Their blows were neither false, nor feigned found:

In fight, their rage would let them use no art.

Their swords together clash with dreadful sound,

Their feet stand fast, and neither stir nor start,

They move their hands, steadfast their feet remain.

Nor blow nor foin they strook, or thrust in vain."

—Tasso, Gierus. Lib., c. 12, st. 55, Fairfax's translation.]

Butts, tilting, and barriers, the feint of warlike fights, were the exercises of our forefathers: this other exercise is so much the less noble, as it only respects a private end; that teaches us to destroy one another against law and justice, and that every way always produces very ill effects. It is much more worthy and more becoming to exercise ourselves in things that strengthen than that weaken our government and that tend to the public safety and common glory. The consul, Publius Rutilius, was the first who taught the soldiers to handle their arms with skill, and joined art with valour, not for the rise of private quarrel, but for war and the quarrels of the people of Rome; a popular and civil defence. And besides the example of Caesar, who commanded his men to shoot chiefly at the face of Pompey's soldiers in the battle of Pharsalia, a thousand other commanders have also bethought them to invent new forms of weapons and new ways of striking and defending, according as occasion should require.

But as Philopoemen condemned wrestling, wherein he excelled, because the preparatives that were therein employed were differing from those that appertain to military discipline, to which alone he conceived men of honour ought wholly to apply themselves; so it seems to me that this address to which we form our limbs, those writhings and motions young men are taught in this new school, are not only of no use, but rather contrary and hurtful to the practice of fight in battle; and also our people commonly make use of particular weapons, and peculiarly designed for duel; and I have seen, when it has been disapproved, that a gentleman challenged to fight with rapier and poignard appeared in the array of a man-at-arms, and that another should take his cloak instead of his poignard. It is worthy of consideration that Laches in Plato, speaking of learning to fence after our manner, says that he never knew any great soldier come out of that school, especially the masters of it: and, indeed, as to them, our experience tells as much. As to the rest, we may at least conclude that they are qualities of no relation or correspondence; and in the education of the children of his government, Plato interdicts the art of boxing, introduced by Amycus and Epeius, and that of wrestling, by Antaeus and Cercyo, because they have another end than to render youth fit for the service of war and contribute nothing to it. But I see that I have somewhat strayed from my theme.
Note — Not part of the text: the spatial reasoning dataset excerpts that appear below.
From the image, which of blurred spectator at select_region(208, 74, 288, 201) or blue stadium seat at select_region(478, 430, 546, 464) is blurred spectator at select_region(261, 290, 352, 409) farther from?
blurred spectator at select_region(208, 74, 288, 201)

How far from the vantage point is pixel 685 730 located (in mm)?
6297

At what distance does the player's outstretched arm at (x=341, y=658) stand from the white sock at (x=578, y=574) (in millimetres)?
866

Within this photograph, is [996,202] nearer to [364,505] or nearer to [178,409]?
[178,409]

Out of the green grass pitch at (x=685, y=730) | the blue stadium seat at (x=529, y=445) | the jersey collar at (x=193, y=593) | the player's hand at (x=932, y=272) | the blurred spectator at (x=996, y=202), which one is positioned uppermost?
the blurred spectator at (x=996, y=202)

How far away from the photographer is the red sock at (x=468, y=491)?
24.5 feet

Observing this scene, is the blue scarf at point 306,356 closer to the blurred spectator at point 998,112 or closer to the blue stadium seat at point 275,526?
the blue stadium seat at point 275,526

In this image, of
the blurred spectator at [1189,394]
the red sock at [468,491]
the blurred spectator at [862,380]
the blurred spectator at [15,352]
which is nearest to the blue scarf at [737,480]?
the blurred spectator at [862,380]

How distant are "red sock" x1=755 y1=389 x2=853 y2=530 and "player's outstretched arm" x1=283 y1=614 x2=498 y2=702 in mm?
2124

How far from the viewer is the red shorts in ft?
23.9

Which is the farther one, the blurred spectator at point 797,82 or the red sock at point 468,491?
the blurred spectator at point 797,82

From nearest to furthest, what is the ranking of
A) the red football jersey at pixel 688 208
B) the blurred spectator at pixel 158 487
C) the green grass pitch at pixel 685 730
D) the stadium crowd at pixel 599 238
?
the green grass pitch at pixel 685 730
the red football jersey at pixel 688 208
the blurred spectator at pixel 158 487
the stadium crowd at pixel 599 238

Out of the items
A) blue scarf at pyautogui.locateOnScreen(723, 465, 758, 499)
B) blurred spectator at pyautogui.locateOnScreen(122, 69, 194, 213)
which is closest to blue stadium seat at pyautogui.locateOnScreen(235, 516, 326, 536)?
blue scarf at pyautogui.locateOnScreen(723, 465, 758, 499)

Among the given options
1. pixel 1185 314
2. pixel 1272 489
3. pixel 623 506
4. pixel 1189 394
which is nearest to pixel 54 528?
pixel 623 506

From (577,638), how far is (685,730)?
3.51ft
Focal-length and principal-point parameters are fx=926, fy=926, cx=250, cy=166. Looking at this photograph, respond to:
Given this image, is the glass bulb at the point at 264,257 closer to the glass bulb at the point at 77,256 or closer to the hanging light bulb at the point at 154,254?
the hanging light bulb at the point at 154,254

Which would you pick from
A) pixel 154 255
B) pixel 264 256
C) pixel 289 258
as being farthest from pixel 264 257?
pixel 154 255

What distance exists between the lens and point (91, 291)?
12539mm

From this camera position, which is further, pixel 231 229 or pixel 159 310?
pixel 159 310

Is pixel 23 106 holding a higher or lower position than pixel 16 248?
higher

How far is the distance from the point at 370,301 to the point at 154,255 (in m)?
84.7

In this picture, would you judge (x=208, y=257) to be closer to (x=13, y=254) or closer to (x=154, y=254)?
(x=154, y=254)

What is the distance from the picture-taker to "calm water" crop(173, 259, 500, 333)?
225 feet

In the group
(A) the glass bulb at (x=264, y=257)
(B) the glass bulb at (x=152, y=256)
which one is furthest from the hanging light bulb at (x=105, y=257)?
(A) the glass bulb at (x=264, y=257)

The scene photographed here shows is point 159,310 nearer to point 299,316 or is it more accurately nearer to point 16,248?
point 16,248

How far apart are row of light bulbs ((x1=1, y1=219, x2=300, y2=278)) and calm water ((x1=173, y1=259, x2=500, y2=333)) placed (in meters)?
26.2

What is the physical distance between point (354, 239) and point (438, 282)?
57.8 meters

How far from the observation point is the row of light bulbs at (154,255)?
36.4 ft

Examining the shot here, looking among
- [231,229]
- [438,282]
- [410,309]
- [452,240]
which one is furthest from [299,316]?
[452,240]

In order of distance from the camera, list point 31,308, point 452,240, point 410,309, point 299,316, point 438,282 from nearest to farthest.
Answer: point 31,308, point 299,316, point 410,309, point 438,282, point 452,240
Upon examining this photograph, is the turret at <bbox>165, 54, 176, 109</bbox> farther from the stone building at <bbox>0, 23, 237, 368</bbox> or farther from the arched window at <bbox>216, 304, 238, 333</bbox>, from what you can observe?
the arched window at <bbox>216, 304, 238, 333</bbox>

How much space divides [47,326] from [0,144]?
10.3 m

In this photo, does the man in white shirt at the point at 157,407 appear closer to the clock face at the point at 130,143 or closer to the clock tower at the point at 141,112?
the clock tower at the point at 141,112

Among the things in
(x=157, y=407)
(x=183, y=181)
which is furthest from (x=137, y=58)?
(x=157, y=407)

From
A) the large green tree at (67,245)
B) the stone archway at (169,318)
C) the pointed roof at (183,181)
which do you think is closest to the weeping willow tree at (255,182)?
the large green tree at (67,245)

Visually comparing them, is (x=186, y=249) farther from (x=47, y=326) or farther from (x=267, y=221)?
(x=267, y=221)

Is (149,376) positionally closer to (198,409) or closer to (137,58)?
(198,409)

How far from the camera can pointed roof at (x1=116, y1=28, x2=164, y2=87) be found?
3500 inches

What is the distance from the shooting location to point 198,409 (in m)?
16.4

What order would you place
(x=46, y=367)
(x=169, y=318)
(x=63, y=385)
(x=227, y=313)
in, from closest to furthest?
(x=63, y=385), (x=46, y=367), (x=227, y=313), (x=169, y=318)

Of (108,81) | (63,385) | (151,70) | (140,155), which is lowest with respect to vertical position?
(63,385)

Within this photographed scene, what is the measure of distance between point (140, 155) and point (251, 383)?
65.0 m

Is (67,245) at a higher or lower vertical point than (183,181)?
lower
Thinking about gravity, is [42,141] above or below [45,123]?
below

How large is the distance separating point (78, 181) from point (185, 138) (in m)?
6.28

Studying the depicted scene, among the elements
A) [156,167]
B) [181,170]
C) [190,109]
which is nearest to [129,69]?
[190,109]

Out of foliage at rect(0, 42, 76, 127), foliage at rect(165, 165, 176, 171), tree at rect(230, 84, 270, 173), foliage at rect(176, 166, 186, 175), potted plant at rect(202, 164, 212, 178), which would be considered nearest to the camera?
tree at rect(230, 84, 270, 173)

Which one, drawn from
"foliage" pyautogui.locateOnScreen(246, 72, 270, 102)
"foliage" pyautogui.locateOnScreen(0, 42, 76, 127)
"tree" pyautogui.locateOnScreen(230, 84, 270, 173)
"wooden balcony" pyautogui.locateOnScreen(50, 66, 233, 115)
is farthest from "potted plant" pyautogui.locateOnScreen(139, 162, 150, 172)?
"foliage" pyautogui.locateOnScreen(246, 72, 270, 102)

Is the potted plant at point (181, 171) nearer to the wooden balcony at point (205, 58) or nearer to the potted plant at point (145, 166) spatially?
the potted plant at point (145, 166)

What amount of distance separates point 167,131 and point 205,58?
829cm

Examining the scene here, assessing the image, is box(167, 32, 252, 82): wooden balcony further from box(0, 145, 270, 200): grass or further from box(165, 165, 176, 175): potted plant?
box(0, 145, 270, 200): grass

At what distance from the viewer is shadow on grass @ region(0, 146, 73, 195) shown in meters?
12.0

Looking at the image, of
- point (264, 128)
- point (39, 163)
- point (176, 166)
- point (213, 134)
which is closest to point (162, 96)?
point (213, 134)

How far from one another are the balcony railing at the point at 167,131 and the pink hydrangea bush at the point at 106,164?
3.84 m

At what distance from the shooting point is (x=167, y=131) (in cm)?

The Emperor Mauricius, being advertised by dreams and several prognostics, that one Phocas, an obscure soldier, should kill him, questioned his son-in-law, Philip, who this Phocas was, and what were his nature, qualities, and manners; and so soon as Philip, amongst other things, had told him that he was cowardly and timorous, the emperor immediately concluded then that he was a murderer and cruel. What is it that makes tyrants so sanguinary? 'Tis only the solicitude for their own safety, and that their faint hearts can furnish them with no other means of securing themselves than in exterminating those who may hurt them, even so much as women, for fear of a scratch:

"Cuncta ferit, dum cuncta timer."

["He strikes at all who fears all."

—Claudius, in Eutrop., i. 182.]

The first cruelties are exercised for themselves thence springs the fear of a just revenge, which afterwards produces a series of new cruelties, to obliterate one another. Philip, king of Macedon, who had so much to do with the people of Rome, agitated with the horror of so many murders committed by his order, and doubting of being able to keep himself secure from so many families, at divers times mortally injured and offended by him, resolved to seize all the children of those he had caused to be slain, to despatch them daily one after another, and so to establish his own repose.